I have the following data:
dat["Sag"] ={1.277, 1.913, 1.48, 1.472, 1.787, 1.736, 1.896, 1.715, 1.131}
I want to fit a normal Distribution to it and get the according mean prediction bands. Letter one I can only get by using NonlinearModelFit. Both things are not a problem. Only when comparing the fit results between FindDistributionParameters and NonlinearModelFit I get way different results. Here the code:
\[ScriptCapitalH] =
DistributionFitTest[dat["Sag"], NormalDistribution[\[Mu], \[Sigma]],
"HypothesisTestData"];
\[ScriptCapitalH]["FittedDistributionParameters"]
(*{\[Mu]->1.60078,\[Sigma]->0.259774}*)
pdf[rad_] = PDF[\[ScriptCapitalH]["FittedDistribution"], rad];(*getting the PDF*)

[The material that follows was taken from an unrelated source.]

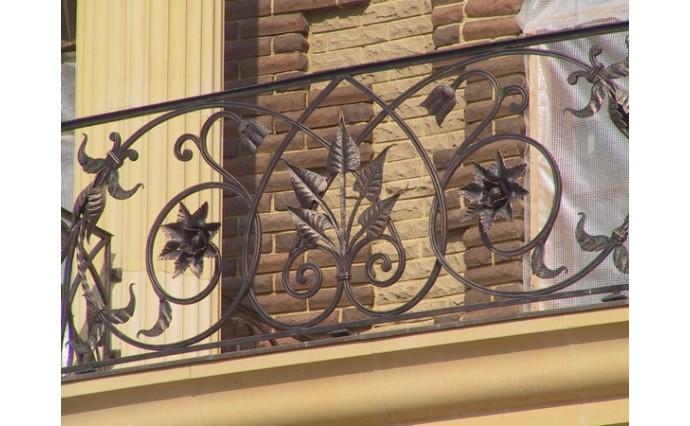 Кованый балкон - Кованый балкон №38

(*creating data for fitting*)
hlist = HistogramList[dat["Sag"], 7, PDF];
fDat = Table[{(hlist[[1, n + 1]] + hlist[[1, n]])/2,
hlist[[2, n]]}, {n, Length[hlist[[2, All]]]}];
(*fitting the data*)
fitFkt = NonlinearModelFit[fDat,
PDF[NormalDistribution[\[Mu], \[Sigma]], sag], {\[Mu], \[Sigma]},
sag];
fitFkt["BestFitParameters"]
(*{\[Mu] -> 1.71268, \[Sigma] -> 0.320319}->Wondering why that is different*)
(*Mean prediction bands*)
cl[0.95] = fitFkt["MeanPredictionBands", ConfidenceLevel -> 0.95][[2]];
cl[0.9] = fitFkt["MeanPredictionBands", ConfidenceLevel -> 0.9][[2]];
cl[0.5] = fitFkt["MeanPredictionBands", ConfidenceLevel -> 0.5][[2]];
(*Plotting fits*)
pdfPlot =
Plot[{pdf[sag], fitFkt[sag], cl[0.5], cl[0.9], cl[0.95]}, {sag, 0,
3}, Filling -> {2 -> {3}, 3 -> {4}, 4 -> {5}},
PlotLegends -> "Expressions",
PlotLabel ->
"Comparison of fitting result by FindDistributionParameters
(pdf(sag) ) and NonlinearModelFit (fktFit(sag))\nincluding mean
prediction bands for confidence level (0.5, 0.9, 0.95) "]
(*Median und Standardabweichung*)
med["Sag"] = Median[dat["Sag"]]
std["Sag"] = StandardDeviation[dat["Sag"]]
The blue curve and the orange curve are the fitting results for FindDistributionParameters and NonlinearModelFit, respectively. As one can see the do not match at all. Interestingly, the NonlinearModelFit µ value fits better the Median. In opposition, MiniTab gets also the fit parameter values of FindDistributionParameters.
Do I something wrong with NonlinearModelFit?
My goal is to get a better idea about the uncertainty of the fit, as only 9 samples have been used. I tried that with the mean prediction bands. however, the fit doesn't match with FindDistributionParameters.
Is there an alternative way to get the uncertainty of the fit?
Using an estimation for the uncertainty of sigma:
HoldForm[\[CapitalDelta]\[Sigma]/\[Sigma] = 1/Sqrt[
2 (N - 1)]] // TraditionalForm
1/Sqrt[2 (N - 1)] std["Sag"] + std["Sag"] /. N -> 9
In this way I would get Dsigma+sigma that includes the number of samples and would in that way account for the low number of samples in the fit result.
Letter one is what I am locking for.